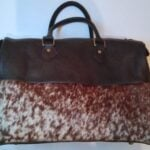 Custom made chic handbag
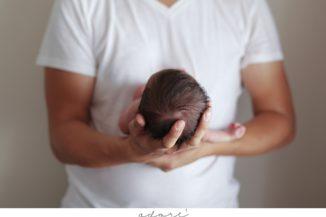newborn lifestyle on location
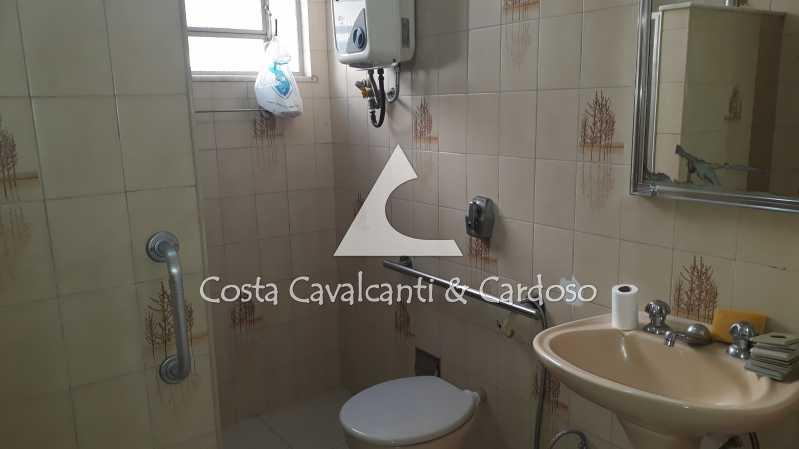 - Casa 3 quartos à venda Méier, Rio de Janeiro - R$ 890.000 - TJCA30018 - 14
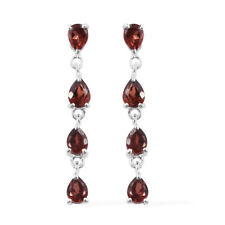 925 Sterling Silver Pear Garnet Tear Drop Dangling Earrings Cttw 1.7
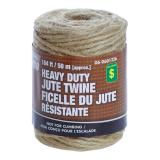 Heavy Duty Jute Twine - 0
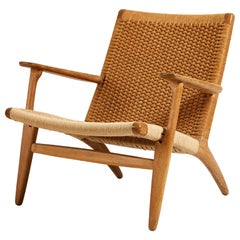 Hans J. Wegner, Oak and Cord Lounge Chair CH 25, Denmark
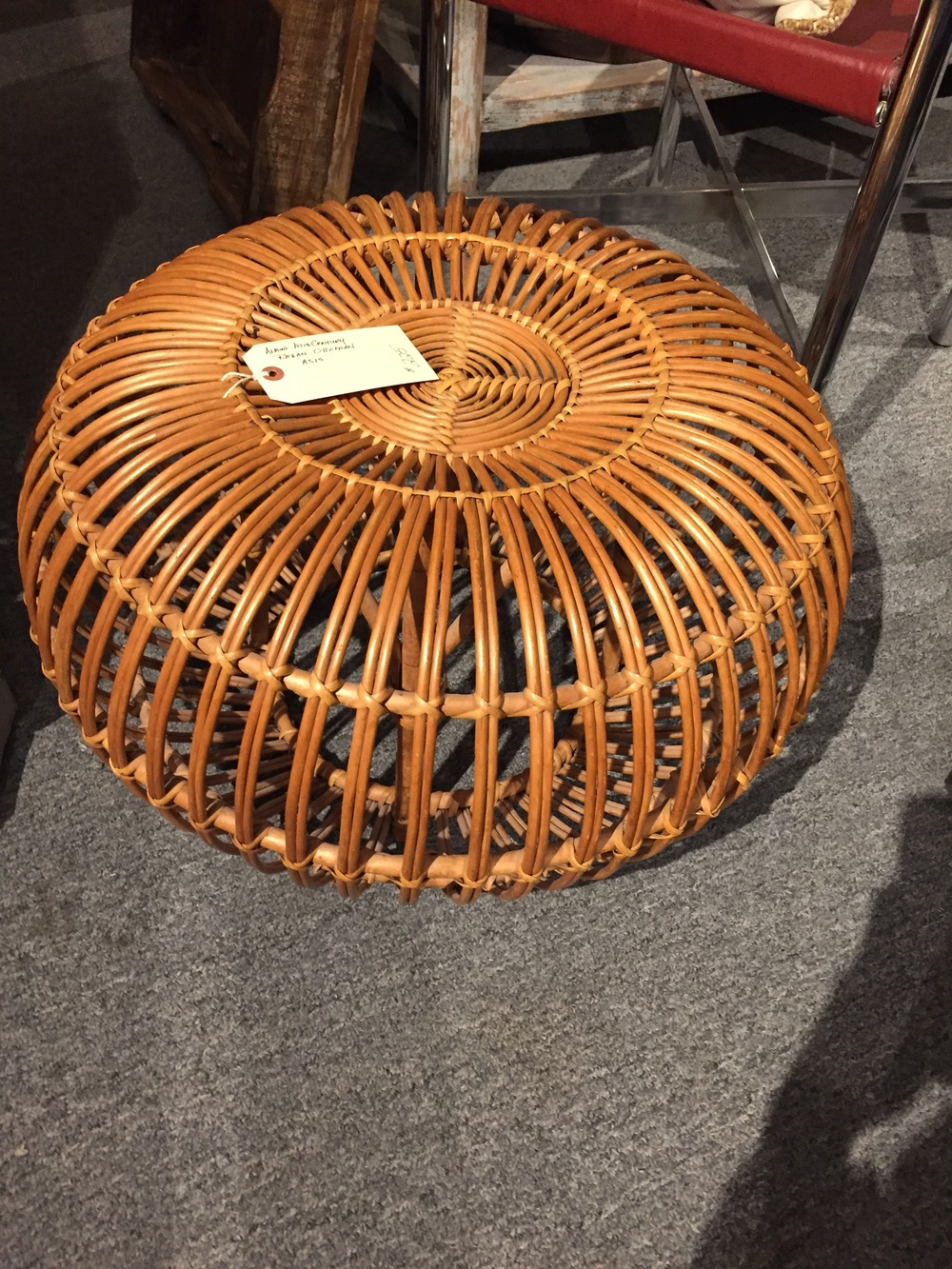 I'm seeing these rattan ottomans everywhere these days - here's a vintage one they had at Ramble. Wishing I had a place to use this!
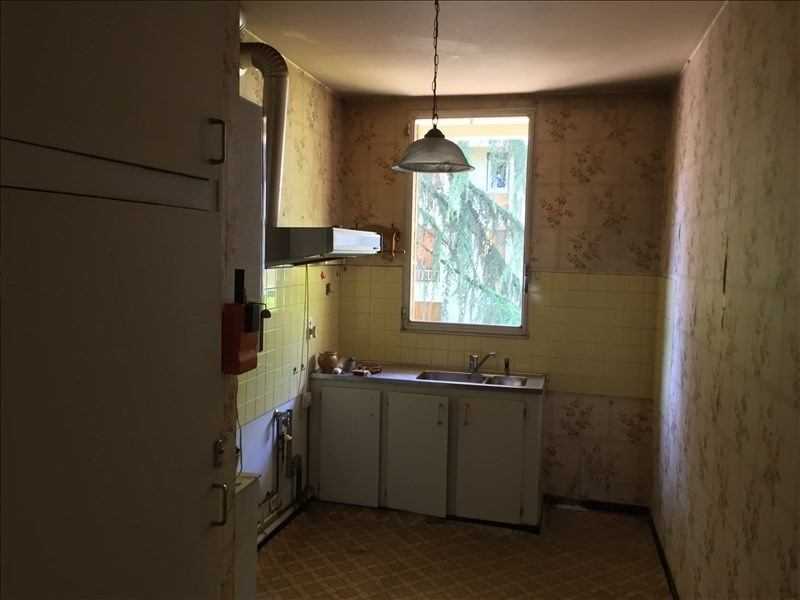 Vente appartement Pau 90 000€ - Photo 10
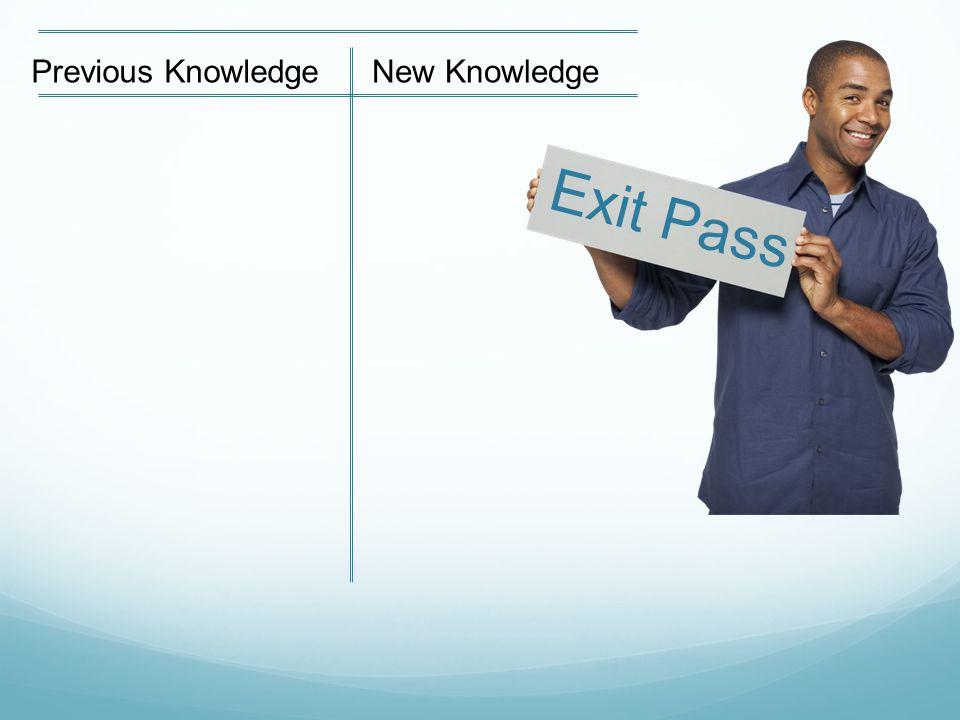 Exit Pass Previous KnowledgeNew Knowledge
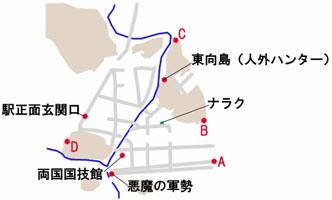 東京-上野のマップ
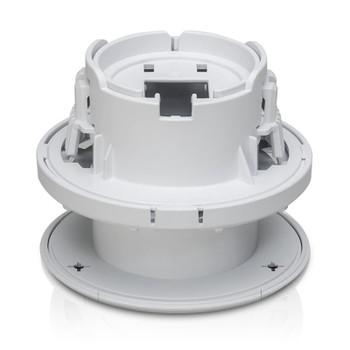Image for Ubiquiti Networks Indoor Ceiling Mount for UVC-G3-FLEX AusPCMarket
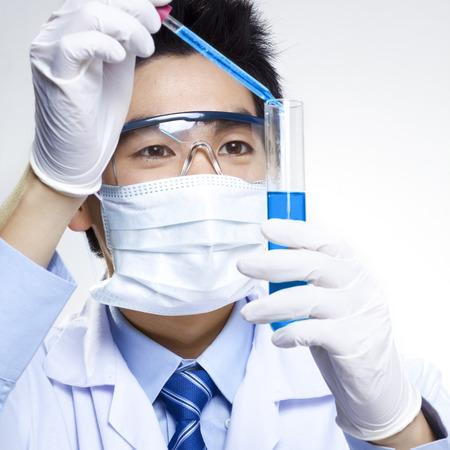 medical scientist: Asian scientist Stock Photo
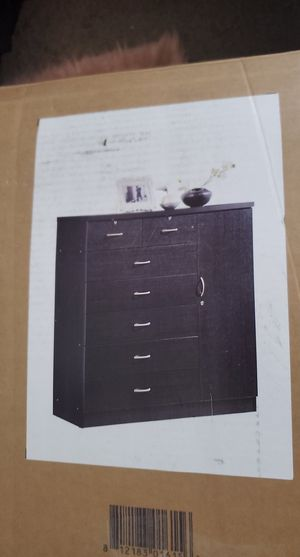 7 drawer dresser with cabinet for Sale in Columbus, OH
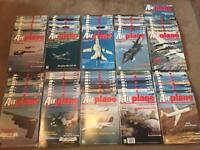 Job lot of Airplane magazine issues 1-100 in excellent condition from the early 1990's
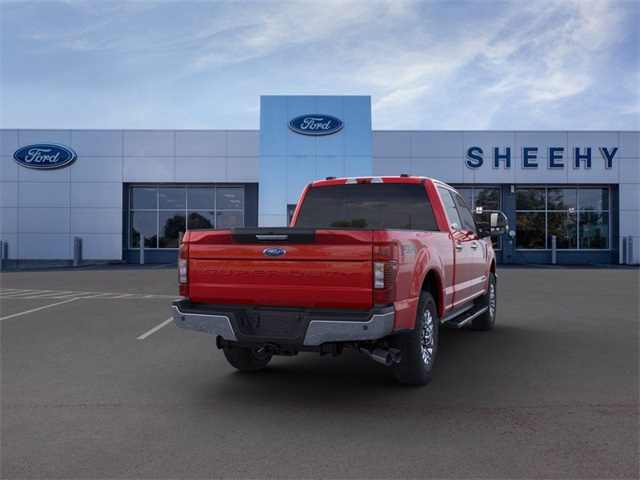 2020 Ford F-250 Crew Cab 4x4, Pickup #YE25484 - photo 2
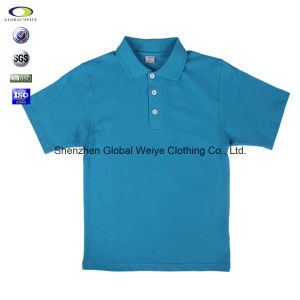 Wholesale Children Kid Boys Polo Shirt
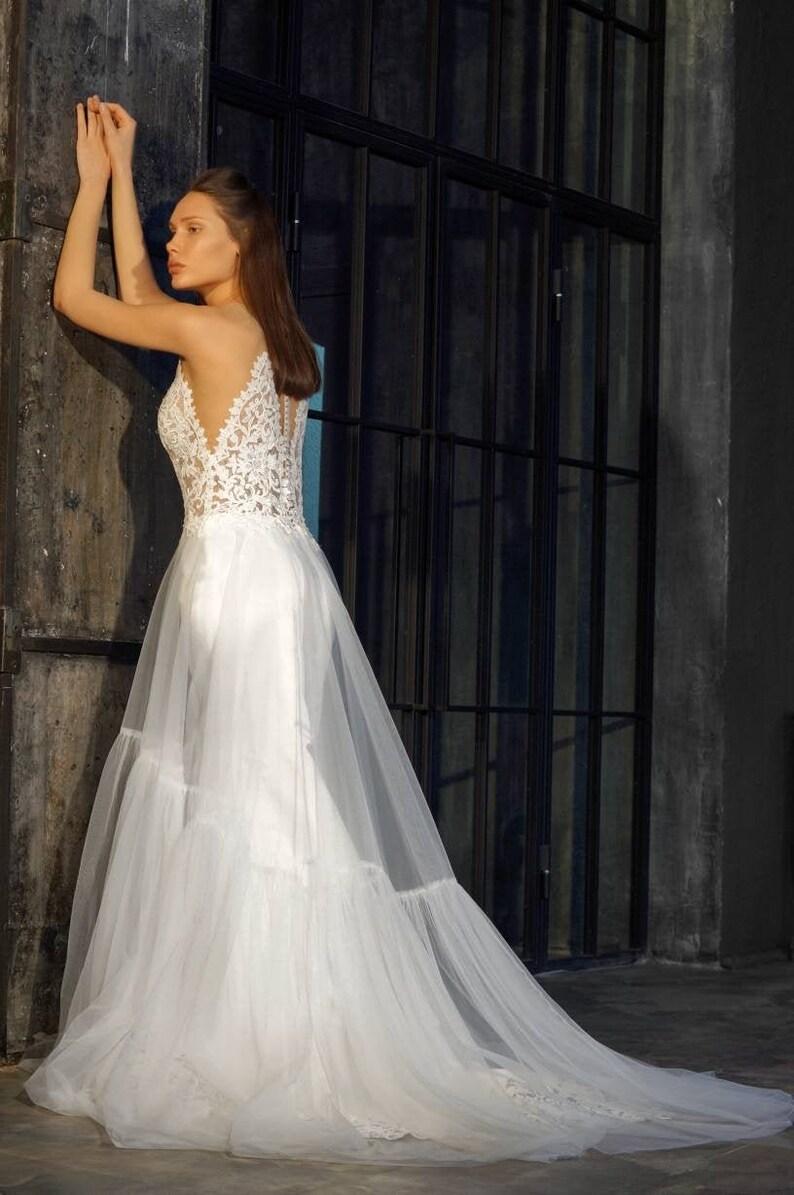 NEW Exclusive boho wedding dress. Size 20.   Etsy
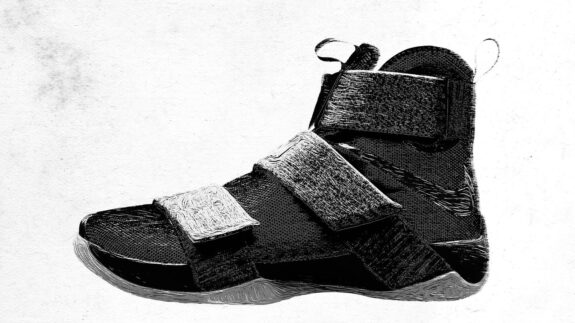 The Best LeBron Shoes: Soldier Line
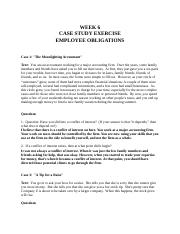Week 6 Cases--Employee obligations--rev. 2010.rtf.docx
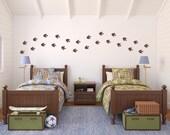 Dinosaur Footprints Wall Decal Set - Boy Bedroom Decal - Dinosaur Tracks Set of 24 - Medium Size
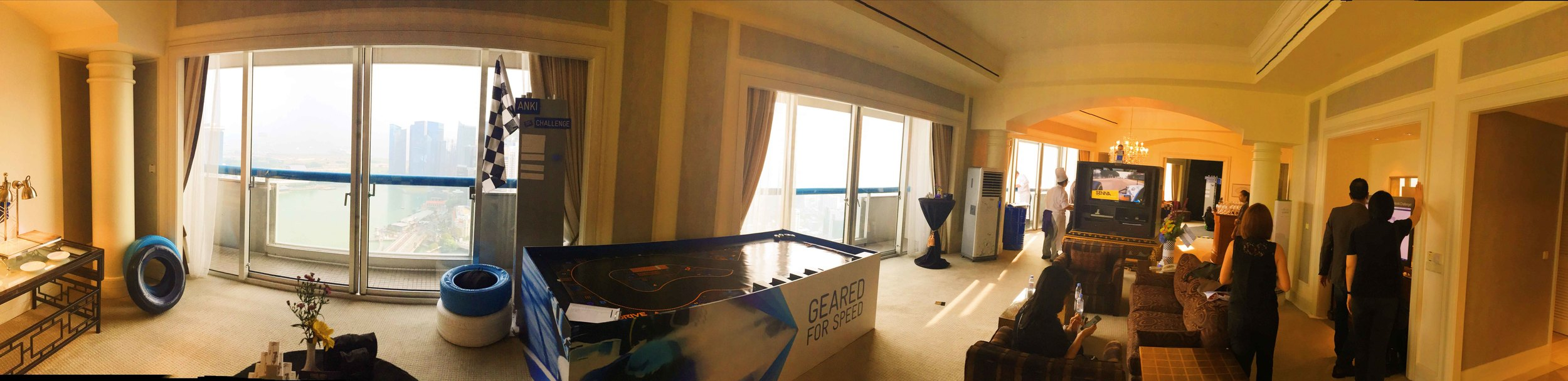 Presidential Suite Magician Swissotel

▬▬▬▬▬▬▬▬▬▬

◆ **Work to complete**: Print exactly the lines from the line with "Wholesale Children Kid Boys Polo Shirt" through the end of the data, both ends included, and print no pictures.

◆ **Solution to this exercise**:
 Wholesale Children Kid Boys Polo Shirt
 NEW Exclusive boho wedding dress. Size 20.   Etsy
 The Best LeBron Shoes: Soldier Line
Week 6 Cases--Employee obligations--rev. 2010.rtf.docx
 Dinosaur Footprints Wall Decal Set - Boy Bedroom Decal - Dinosaur Tracks Set of 24 - Medium Size
 Presidential Suite Magician Swissotel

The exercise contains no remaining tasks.